FNFA has three main operational areas: raising long-term, low-cost capital on the financial markets on behalf of Borrowing Member First Nation governments for their infrastructure, economic and social development financing needs; providing First Nation governments and their organizations with flexible, low-risk, high yield, cash-surplus management services; and providing First Nations capital planning support and advice. Simply put, FNFA provides loans, investment options, and advice.
The FNFA’s Board of Directors is composed of First Nation Chiefs or Councillors elected by the FNFA’s general assembly, which is composed of its Borrowing Member representatives. FNFA policies, procedures, and programs are decided by the Board and reflect Borrowing Member priorities and interests, within the framework of its enabling legislation, the First Nations Fiscal Management Act, and within the financial market requirements to maintain its credit rating.
FNFA advisory and investment services are open to all First Nation governments and their organizations in Canada and can be accessed on demand.
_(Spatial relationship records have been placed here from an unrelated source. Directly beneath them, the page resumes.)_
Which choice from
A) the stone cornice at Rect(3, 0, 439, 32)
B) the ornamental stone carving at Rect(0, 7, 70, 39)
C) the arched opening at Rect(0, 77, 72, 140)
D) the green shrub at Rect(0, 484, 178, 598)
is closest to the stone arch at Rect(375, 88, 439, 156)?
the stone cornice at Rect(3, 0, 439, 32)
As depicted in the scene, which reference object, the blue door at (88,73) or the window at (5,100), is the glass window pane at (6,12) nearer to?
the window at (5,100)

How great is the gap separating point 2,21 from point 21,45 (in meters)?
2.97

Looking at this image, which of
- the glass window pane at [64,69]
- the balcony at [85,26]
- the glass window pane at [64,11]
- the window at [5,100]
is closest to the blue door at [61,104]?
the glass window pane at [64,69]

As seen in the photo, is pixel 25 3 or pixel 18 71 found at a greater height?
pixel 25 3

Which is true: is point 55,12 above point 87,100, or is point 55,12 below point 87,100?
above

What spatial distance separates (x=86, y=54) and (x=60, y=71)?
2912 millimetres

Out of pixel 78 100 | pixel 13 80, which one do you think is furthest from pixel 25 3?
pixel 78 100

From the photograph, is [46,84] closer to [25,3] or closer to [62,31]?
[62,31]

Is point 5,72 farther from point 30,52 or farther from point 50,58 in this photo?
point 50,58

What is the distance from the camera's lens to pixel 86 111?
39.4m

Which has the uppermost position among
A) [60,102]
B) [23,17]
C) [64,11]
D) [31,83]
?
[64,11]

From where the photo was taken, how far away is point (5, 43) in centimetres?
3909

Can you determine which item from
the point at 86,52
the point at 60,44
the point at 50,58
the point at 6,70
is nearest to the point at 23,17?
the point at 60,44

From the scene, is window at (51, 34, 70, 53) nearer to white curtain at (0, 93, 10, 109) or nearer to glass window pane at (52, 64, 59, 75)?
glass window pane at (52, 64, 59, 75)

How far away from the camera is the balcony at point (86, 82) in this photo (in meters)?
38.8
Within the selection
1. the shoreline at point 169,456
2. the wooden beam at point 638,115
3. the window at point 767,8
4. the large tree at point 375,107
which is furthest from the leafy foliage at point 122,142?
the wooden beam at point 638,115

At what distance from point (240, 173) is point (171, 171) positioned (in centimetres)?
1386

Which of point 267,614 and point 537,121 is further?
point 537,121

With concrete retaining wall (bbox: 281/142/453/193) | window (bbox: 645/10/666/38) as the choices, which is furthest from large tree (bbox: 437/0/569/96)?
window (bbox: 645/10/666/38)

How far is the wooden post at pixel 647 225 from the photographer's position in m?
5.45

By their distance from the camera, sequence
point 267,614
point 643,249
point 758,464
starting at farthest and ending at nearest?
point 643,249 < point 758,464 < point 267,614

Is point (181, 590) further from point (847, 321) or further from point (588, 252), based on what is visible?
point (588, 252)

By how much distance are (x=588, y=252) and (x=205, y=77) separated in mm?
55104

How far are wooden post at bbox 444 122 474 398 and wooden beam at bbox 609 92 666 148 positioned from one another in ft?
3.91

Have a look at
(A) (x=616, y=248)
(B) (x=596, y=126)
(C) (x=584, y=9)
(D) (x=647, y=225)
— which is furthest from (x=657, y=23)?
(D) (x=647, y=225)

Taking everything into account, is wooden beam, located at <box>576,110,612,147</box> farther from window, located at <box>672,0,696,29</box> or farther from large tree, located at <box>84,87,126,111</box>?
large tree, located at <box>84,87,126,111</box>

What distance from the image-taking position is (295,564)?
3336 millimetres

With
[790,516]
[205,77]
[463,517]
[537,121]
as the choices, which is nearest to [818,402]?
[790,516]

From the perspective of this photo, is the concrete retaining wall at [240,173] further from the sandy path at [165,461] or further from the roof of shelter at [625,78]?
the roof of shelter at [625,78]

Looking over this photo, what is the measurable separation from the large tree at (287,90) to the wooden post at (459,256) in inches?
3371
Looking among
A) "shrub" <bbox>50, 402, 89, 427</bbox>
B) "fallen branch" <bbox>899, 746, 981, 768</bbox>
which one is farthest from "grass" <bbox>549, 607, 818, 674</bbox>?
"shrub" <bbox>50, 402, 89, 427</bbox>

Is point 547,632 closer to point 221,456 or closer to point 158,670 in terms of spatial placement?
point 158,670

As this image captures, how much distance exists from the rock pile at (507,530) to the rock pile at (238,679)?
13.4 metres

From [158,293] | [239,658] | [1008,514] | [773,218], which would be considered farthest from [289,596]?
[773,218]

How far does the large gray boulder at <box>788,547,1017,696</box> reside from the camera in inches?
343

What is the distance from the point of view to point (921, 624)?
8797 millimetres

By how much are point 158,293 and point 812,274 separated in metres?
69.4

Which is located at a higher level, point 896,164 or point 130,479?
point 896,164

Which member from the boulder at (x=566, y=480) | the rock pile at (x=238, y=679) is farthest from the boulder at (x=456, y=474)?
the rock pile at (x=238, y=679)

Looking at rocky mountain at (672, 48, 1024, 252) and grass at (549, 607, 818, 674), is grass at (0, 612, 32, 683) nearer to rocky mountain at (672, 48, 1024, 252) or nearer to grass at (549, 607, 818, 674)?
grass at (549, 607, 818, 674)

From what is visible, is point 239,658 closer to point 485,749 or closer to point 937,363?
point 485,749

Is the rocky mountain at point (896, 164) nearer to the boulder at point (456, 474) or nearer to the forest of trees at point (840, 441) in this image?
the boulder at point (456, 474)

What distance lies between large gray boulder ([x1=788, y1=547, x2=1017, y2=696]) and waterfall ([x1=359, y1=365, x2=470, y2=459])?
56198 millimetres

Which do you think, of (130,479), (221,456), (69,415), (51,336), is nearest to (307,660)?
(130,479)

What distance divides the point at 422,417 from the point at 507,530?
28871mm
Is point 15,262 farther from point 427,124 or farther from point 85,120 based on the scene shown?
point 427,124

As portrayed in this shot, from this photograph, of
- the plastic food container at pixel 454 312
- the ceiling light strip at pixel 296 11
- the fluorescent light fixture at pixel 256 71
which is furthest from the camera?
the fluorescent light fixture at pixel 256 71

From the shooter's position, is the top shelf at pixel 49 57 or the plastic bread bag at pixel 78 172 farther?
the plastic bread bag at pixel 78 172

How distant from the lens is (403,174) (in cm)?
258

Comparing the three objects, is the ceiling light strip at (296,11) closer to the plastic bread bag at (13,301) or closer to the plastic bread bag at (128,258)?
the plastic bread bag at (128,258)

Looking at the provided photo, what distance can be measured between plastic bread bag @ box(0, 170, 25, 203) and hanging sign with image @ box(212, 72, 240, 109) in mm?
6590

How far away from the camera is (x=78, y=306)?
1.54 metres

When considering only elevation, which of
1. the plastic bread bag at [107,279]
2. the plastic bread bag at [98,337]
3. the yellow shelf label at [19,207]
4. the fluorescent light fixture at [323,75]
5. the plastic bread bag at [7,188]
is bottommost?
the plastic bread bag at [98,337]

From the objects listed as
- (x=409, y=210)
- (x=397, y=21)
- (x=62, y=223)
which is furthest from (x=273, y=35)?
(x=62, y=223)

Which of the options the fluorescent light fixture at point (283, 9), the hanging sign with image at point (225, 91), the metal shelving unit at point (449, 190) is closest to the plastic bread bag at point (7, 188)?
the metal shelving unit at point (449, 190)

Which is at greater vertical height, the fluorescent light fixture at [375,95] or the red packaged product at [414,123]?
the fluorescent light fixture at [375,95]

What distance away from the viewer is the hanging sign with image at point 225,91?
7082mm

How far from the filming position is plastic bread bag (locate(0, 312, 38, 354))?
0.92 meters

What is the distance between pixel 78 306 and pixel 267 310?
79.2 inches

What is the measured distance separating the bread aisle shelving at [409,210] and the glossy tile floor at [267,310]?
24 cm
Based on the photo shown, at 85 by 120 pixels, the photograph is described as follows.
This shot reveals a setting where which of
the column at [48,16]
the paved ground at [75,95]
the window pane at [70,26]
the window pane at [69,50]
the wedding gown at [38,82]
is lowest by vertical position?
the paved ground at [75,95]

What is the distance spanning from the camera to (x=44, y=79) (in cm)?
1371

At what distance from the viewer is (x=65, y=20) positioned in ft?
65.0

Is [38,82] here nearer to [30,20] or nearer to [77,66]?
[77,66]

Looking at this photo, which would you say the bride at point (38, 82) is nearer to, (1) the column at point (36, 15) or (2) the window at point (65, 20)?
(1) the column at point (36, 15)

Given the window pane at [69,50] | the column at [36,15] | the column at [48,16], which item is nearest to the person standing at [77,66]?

Financing services are open to all First Nation governments established through the Indian Act, treaties, land claim settlements, or self-government agreements with Canada. In order to become a Borrowing Member, these governments must be scheduled under the First Nations Fiscal Management Act; in the case of First Nation governments that are not established under the Indian Act, enabling regulations may be required (if this applies to your community, please contact us).
The FNFMA is a federal law that came into effect in 2006 which established a suite of institutions: the First Nations Finance Authority, the First Nations Tax Commission, and the First Nations Financial Management Board. Each of these institutions has a specific mandate, structure, and mission. Where they overlap is the creation of a powerful qualification, borrowing, oversight, safeguards, and default regimes for borrowing.
Borrowing through the FNFA can be secured by Other Revenues (Financing Secured by Other Revenues Regulations) and by property tax (FNFMA).
Loan Access FAQ
All First Nations across Canada who are listed in the Indian Act can voluntarily become a FNFA borrowing member. Loans occur only when Chief & Council request. Our Member Services department is the first contact for a community interested in membership.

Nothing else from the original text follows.